O ponto honesto é que a New Architecture não é uma bala de prata para performance. Os ganhos são reais em operações que antes dependiam da bridge (comunicação JS-nativo frequente, gestos complexos, módulos nativos pesados). Mas telas puramente JS que não interagiam muito com o lado nativo podem não sentir diferença significativa.

Quem já migrou em produção

A Meta usa a New Architecture em seus apps (Facebook, Instagram) desde antes de ser o padrão. Eles desenvolveram a arquitetura internamente e a testaram em escala com bilhões de usuários.

A Shopify migrou o app Shop e documentou o processo publicamente no blog de engenharia. O relatório inclui tanto os ganhos quanto os problemas encontrados, o que é raro e valioso para quem está planejando a própria migração.

A Microsoft usa React Native no Office e em features do Copilot, atendendo mais de 600 milhões de usuários. Discord, Amazon e Coinbase também operam com React Native em produção, embora os detalhes específicos sobre adoção da New Architecture variem.

Para bibliotecas do ecossistema, a maioria dos pacotes populares já suporta a New Architecture. O FlashList da Shopify, por exemplo, foi reconstruído sobre Fabric. Reanimated, React Navigation e React Native Screens também oferecem suporte completo.

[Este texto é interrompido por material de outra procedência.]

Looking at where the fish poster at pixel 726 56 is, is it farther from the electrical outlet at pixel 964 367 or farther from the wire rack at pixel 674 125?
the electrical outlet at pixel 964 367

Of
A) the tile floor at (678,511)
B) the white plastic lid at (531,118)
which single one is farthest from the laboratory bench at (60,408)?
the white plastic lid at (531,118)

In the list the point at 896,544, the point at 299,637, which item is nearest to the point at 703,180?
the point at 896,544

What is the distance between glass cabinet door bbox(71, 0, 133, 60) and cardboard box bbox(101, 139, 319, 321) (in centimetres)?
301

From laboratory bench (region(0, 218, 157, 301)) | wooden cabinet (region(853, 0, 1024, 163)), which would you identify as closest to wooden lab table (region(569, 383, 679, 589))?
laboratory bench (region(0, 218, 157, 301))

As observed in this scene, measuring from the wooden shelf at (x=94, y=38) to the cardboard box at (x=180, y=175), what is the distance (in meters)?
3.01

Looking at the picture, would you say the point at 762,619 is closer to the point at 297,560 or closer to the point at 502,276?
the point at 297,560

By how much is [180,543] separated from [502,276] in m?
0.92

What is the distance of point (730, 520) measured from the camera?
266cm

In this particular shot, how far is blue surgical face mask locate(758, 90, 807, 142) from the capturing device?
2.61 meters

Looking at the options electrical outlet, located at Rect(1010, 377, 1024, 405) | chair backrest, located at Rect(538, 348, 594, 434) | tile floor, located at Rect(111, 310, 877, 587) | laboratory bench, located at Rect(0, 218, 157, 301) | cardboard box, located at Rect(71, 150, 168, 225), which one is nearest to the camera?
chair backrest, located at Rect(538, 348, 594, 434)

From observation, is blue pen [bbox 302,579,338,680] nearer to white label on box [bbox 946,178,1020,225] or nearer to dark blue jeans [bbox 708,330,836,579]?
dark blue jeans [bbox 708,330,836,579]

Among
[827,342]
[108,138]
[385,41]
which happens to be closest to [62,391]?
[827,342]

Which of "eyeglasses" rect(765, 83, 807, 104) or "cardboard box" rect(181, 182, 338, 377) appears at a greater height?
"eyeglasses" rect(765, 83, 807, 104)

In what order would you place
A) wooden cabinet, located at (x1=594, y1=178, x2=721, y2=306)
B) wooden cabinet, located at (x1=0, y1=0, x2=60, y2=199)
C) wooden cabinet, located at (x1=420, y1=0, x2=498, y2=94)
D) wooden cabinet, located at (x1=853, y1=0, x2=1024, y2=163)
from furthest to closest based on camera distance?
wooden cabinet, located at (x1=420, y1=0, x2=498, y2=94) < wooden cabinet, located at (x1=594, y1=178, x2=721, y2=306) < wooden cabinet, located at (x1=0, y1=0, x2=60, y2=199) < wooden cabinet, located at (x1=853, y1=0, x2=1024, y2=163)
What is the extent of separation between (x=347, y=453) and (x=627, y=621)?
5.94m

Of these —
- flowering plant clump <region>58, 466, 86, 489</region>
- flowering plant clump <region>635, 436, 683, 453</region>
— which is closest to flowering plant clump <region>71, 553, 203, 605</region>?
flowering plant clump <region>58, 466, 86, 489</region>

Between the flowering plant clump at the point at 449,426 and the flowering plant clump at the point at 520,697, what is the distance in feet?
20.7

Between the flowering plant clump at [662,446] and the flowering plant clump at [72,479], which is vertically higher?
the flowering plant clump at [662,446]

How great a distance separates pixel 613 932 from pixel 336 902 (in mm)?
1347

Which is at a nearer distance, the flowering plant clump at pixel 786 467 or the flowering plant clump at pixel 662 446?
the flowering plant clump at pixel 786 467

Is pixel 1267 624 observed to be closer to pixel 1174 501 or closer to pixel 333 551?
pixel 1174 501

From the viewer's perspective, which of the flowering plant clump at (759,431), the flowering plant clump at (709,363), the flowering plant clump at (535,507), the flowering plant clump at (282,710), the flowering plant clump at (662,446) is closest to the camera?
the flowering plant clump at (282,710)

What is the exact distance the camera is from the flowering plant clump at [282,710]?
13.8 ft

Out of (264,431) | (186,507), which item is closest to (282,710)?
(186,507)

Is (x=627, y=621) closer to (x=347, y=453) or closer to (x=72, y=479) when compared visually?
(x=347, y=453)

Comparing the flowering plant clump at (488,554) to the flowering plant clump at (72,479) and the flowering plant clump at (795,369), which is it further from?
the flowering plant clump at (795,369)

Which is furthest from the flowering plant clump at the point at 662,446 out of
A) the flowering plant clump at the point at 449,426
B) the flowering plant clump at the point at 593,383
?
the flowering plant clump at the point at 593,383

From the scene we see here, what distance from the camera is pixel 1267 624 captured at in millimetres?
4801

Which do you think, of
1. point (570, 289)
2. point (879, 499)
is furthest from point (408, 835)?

Como migrar da arquitetura antiga

Se o seu app ainda roda em versão anterior à 0.76, o caminho recomendado pela documentação oficial envolve etapas progressivas:

  1. Atualize o React Native para a versão mais recente. Cada minor version desde a 0.76 melhorou a estabilidade e as ferramentas de migração
  2. Audite suas dependências nativas. Use npx rn-chk-new-arch para identificar quais bibliotecas já suportam a New Architecture
  3. Confie na Interop Layer para módulos que ainda não migraram. Ela permite que módulos antigos funcionem sobre JSI sem reescrita
  4. Converta seus próprios módulos nativos para TurboModules gradualmente. Comece pelos mais simples e deixe os complexos para depois
  5. Teste gestos e animações com atenção especial. A mudança do UIManager para Fabric pode afetar componentes que dependiam do comportamento assíncrono antigo

Pontos de atenção na versão 0.84:

  • iOS mínimo: 15.1
  • Android SDK mínimo: 24
  • Node.js mínimo: 22.11
  • Gradle 9.0 obrigatório para Android
  • A CLI foi desacoplada em um pacote separado

O conselho mais prático que encontrei nos relatos de migração: não tente migrar e reescrever ao mesmo tempo. Atualize primeiro, valide que tudo funciona com a Interop Layer, e só depois converta módulos para TurboModules nativos onde fizer sentido.

Conclusão

A bridge morreu. Literalmente, o código foi removido na 0.84. Quem mantém apps em React Native não tem mais a opção de adiar a migração. A boa notícia é que a Interop Layer torna o processo gradual, e a maioria das bibliotecas populares já está pronta.

O que me chama atenção nessa transição é a honestidade dos benchmarks. A Shopify publicou que algumas telas ficaram mais lentas. A documentação oficial não promete ganhos mágicos de FPS. A New Architecture resolve problemas reais e específicos (a bridge era de fato um gargalo para comunicação frequente JS-nativo), mas não transforma um app mal otimizado em um app rápido. A arquitetura é melhor. O código ainda precisa ser bom.

Para quem está escolhendo um framework mobile em 2026, o React Native saiu dessa transição mais maduro. Rendering concorrente, tipos enforced em build time, módulos lazy e uma interface C++ compartilhada entre plataformas. Isso é infraestrutura séria.